What needs to be done
In every one of the records, change "stovetop" to "cooktop" and keep all other text as it is. Leave the pictures out of your answer.

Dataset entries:
※ ※ ※
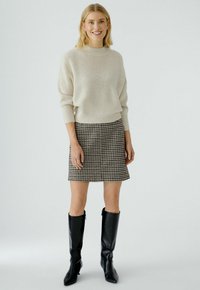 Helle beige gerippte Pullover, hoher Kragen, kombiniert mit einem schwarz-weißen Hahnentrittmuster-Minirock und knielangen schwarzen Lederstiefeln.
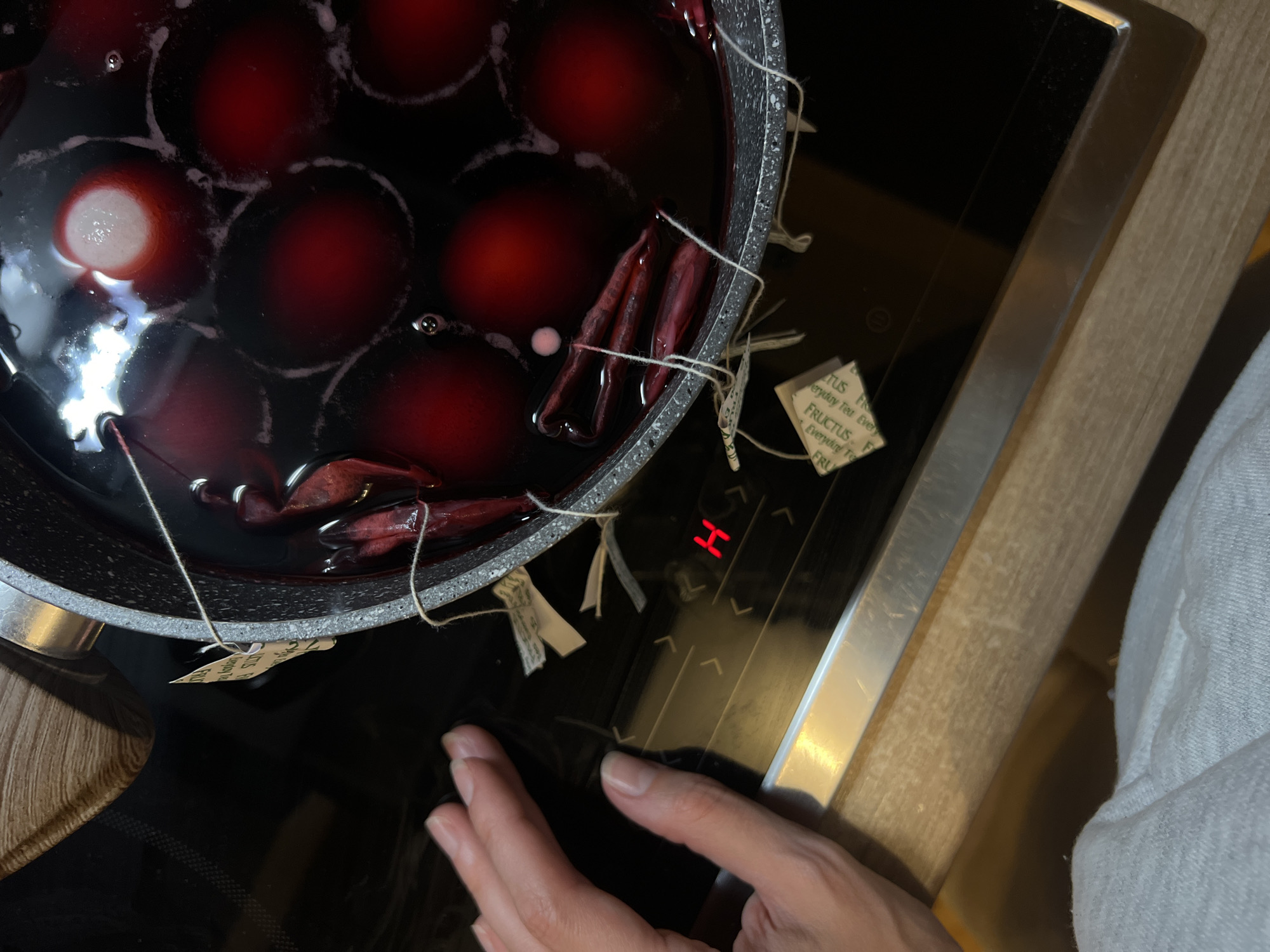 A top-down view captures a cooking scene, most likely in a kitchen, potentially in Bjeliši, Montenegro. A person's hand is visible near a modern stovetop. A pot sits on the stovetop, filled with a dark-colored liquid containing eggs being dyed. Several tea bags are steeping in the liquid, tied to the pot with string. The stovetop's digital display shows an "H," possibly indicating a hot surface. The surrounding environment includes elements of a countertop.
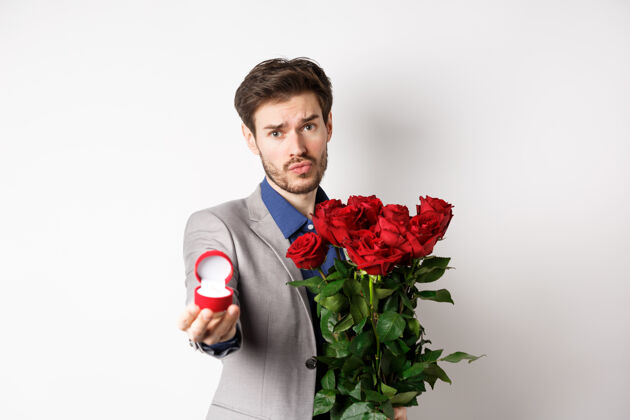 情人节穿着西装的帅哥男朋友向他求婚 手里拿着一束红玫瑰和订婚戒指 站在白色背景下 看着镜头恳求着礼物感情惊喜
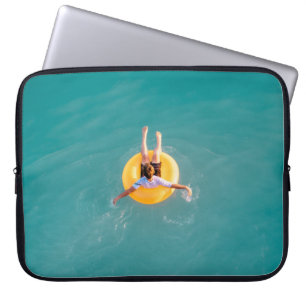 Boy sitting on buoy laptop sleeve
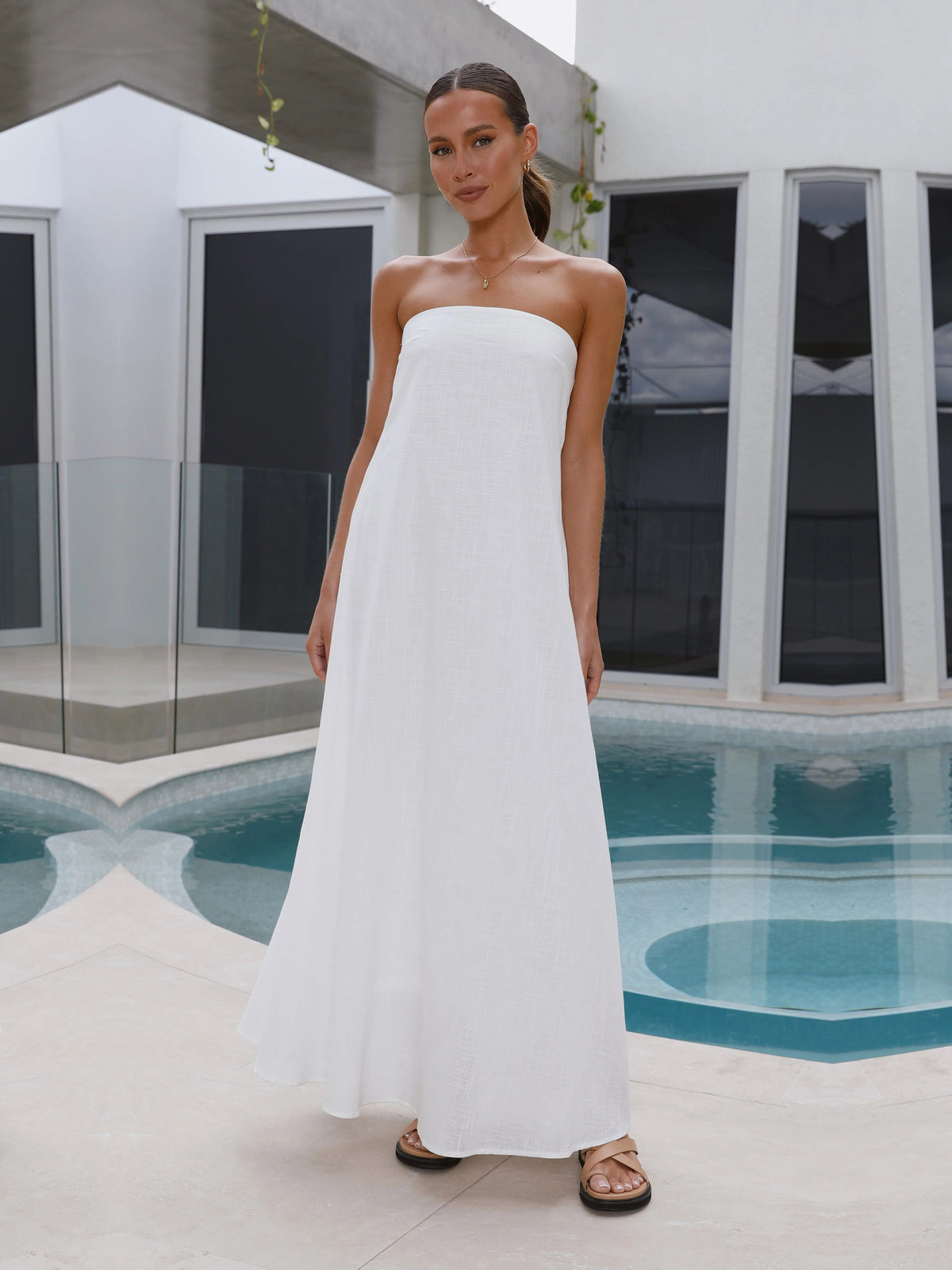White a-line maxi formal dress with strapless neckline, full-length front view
※ ※ ※
Task answer
 Helle beige gerippte Pullover, hoher Kragen, kombiniert mit einem schwarz-weißen Hahnentrittmuster-Minirock und knielangen schwarzen Lederstiefeln.
 A top-down view captures a cooking scene, most likely in a kitchen, potentially in Bjeliši, Montenegro. A person's hand is visible near a modern cooktop. A pot sits on the cooktop, filled with a dark-colored liquid containing eggs being dyed. Several tea bags are steeping in the liquid, tied to the pot with string. The cooktop's digital display shows an "H," possibly indicating a hot surface. The surrounding environment includes elements of a countertop.
 情人节穿着西装的帅哥男朋友向他求婚 手里拿着一束红玫瑰和订婚戒指 站在白色背景下 看着镜头恳求着礼物感情惊喜
 Boy sitting on buoy laptop sleeve
White a-line maxi formal dress with strapless neckline, full-length front view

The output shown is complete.